I Just Couldn’t Decide
With a sinking heart, I realized that the reason I couldn’t decide was that this newfound free time was actually a new life stage. With horror, I thought, “Oh my God, I’ve become obsolete to my family!” All those years that I wished for this moment…the moment I could finally do my own thing…it was here and it suddenly terrified me.
A Whole New World
The seemingly endless midnight hours of soothing a colicky baby, which turned into a teething toddler, a preschooler with night terrors, and then a school aged child with “The Sunday Night” affliction that didn’t allow them to sleep—those days are now a thing of the past. The school projects and the interminable hours of trying to recall third grade math—done. “Hey Mom, watch this” called out a million times an evening as my daughter does a cartwheel or tumblesault or a leap in the pool…done.
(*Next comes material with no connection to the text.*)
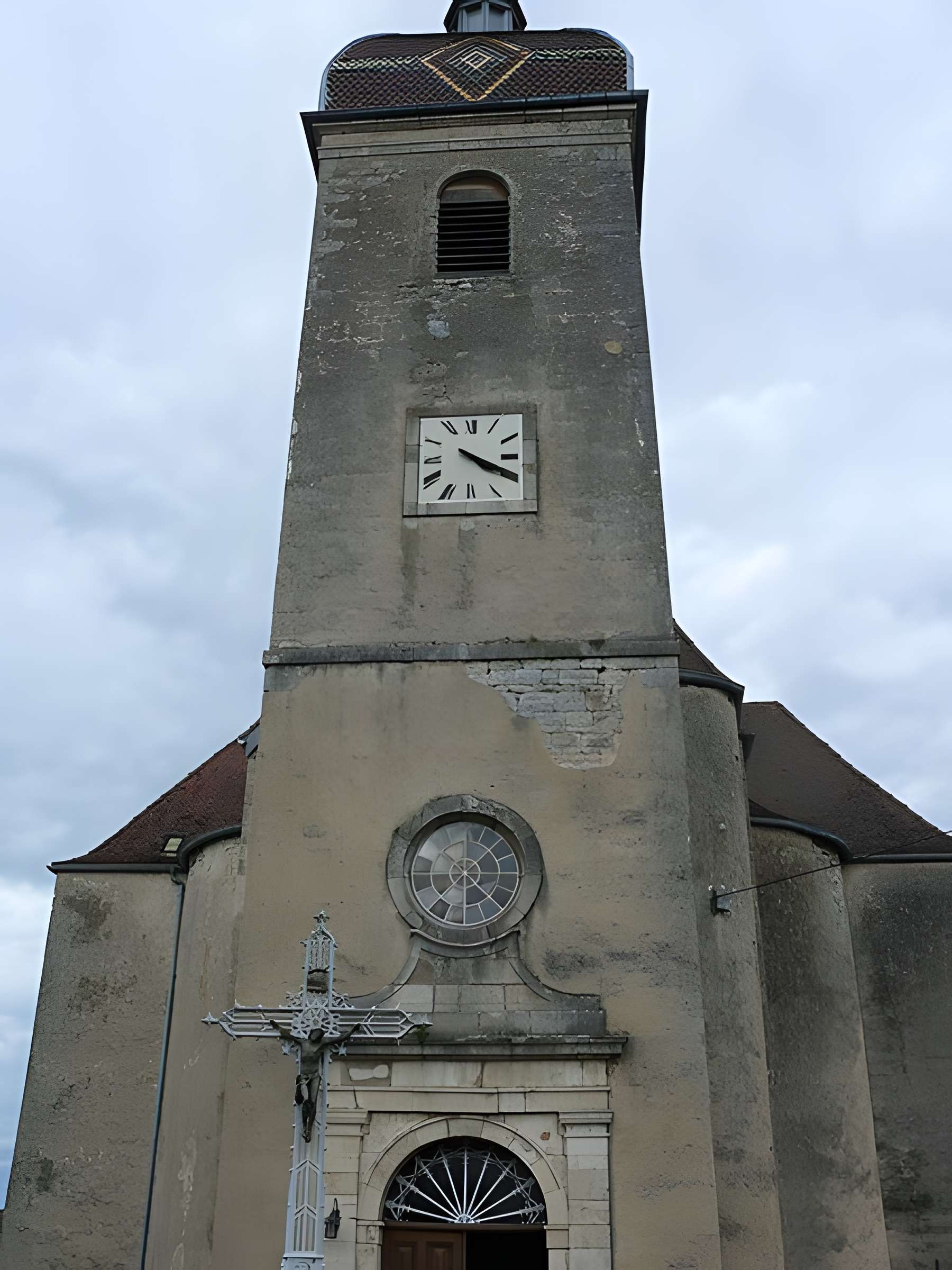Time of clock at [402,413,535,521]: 4:19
And so are the games of catch and slow pitching in the backyard. The cutting up their food, the tying their shoes, the wiping their butts, done, done and (thank God) done. The cleaning up the split milk and juice…done (mostly). Those agonizing moments of not taking my eyes off them as they toddled near the steps…over.
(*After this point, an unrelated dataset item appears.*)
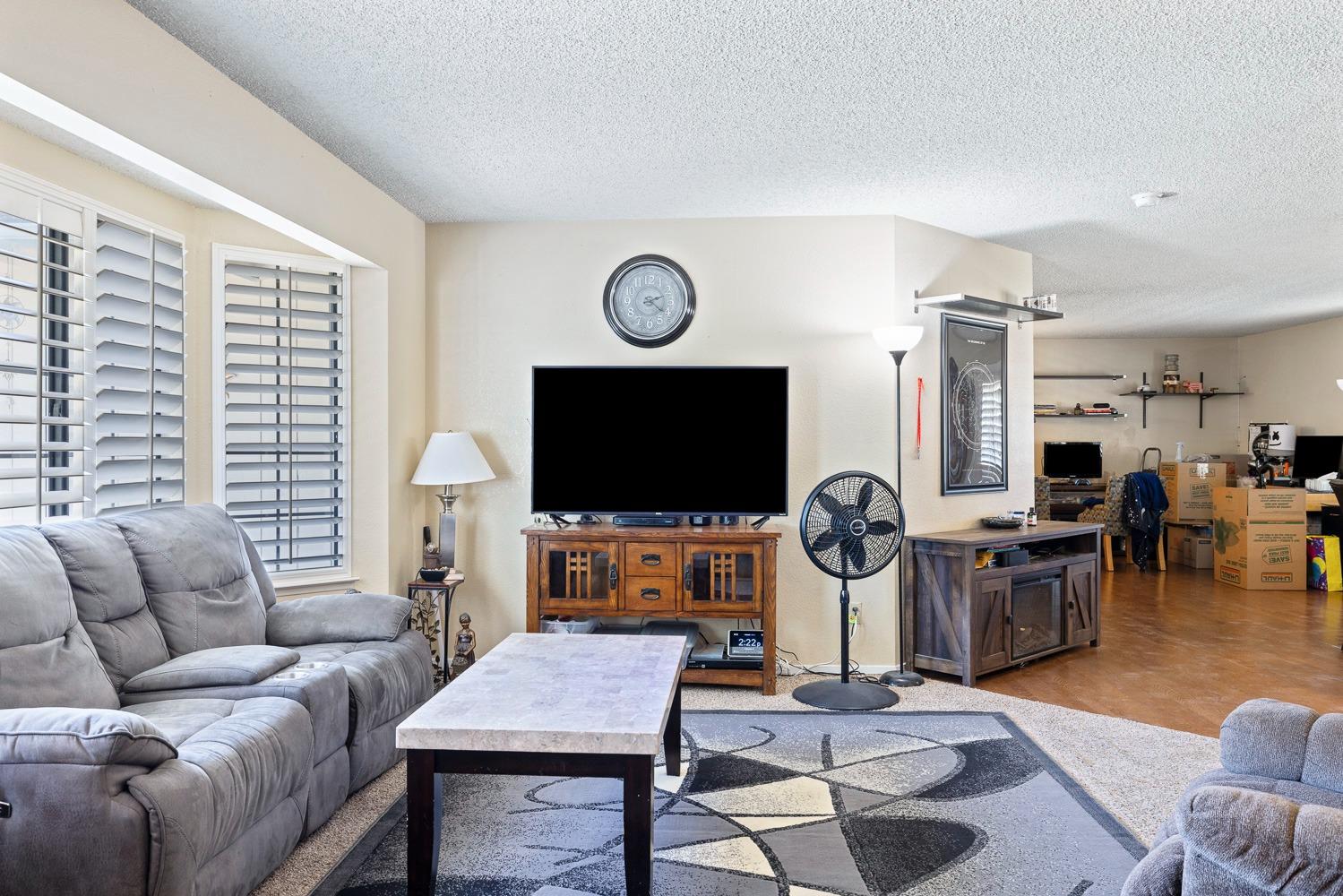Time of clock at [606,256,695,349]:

The days of reading the same book a million times before they’d finally go to sleep…over. All those times of reminding them to go brush their teeth…over. The agony of making sure they washed their hair…AND rinsed out the shampoo…over.
Everyone Warned Me This Would Happen
But…I just didn’t realize how soon this day would come. Hey, I was the last person on Earth who would have thought I would feel all out of sorts the day I realized my kids didn’t need me anymore. I have plenty of hobbies and interests outside of my children. I was mentally playing this day out in my head as I struggled to get the kids out of the house when they were in elementary school, trying to make sure everyone remembered EVERYTHING they could possibly need for school, making sure no one had knots in their hair (and no, not just the girl child), and everyone had shoes on.
I’m pretty sure I was dreaming of this day every time I played the millionth game of “Go Fish” or “Memory” of the night as I longingly stared at the book I had been dying to read—within my grasp, yet so far, far away. I prayed for the day when I didn’t hear “Mom, I thought you were going to wash my uniform/ socks/ underwear/ Buzz Lightyear costume!”
I was making plans for the summer that I didn’t have to keep them occupied 24/7 (in separate rooms, camps, states, etc…) And I know for certain that I couldn’t wait to have night where we weren’t trying to scarf down dinner before we had to go to back to school night, football practice, gymnastics, AND grocery shopping all in one night.
Is motherhood as I know it over? No. It’s not. It’s just different now. I mean, while they don’t NEED someone to mother them…at least not like they used to, they do need a mother.
A mother to comfort them when they have a bad day at school or work. Someone to cheer them on when they are trying something new. A mother to be proud of their accomplishments. Someone to remind them to actually do the things they don’t need me for anymore.
They still need me to worry about them and they still need me to listen to them…just not as much as they used to. They need me to be there for them when those moments come.
And most importantly, they need a mother to love them them forever…they will be forever my babies…even though they’re big kids. They may not need my hand to hold, but they need to know that my hand is always there for them.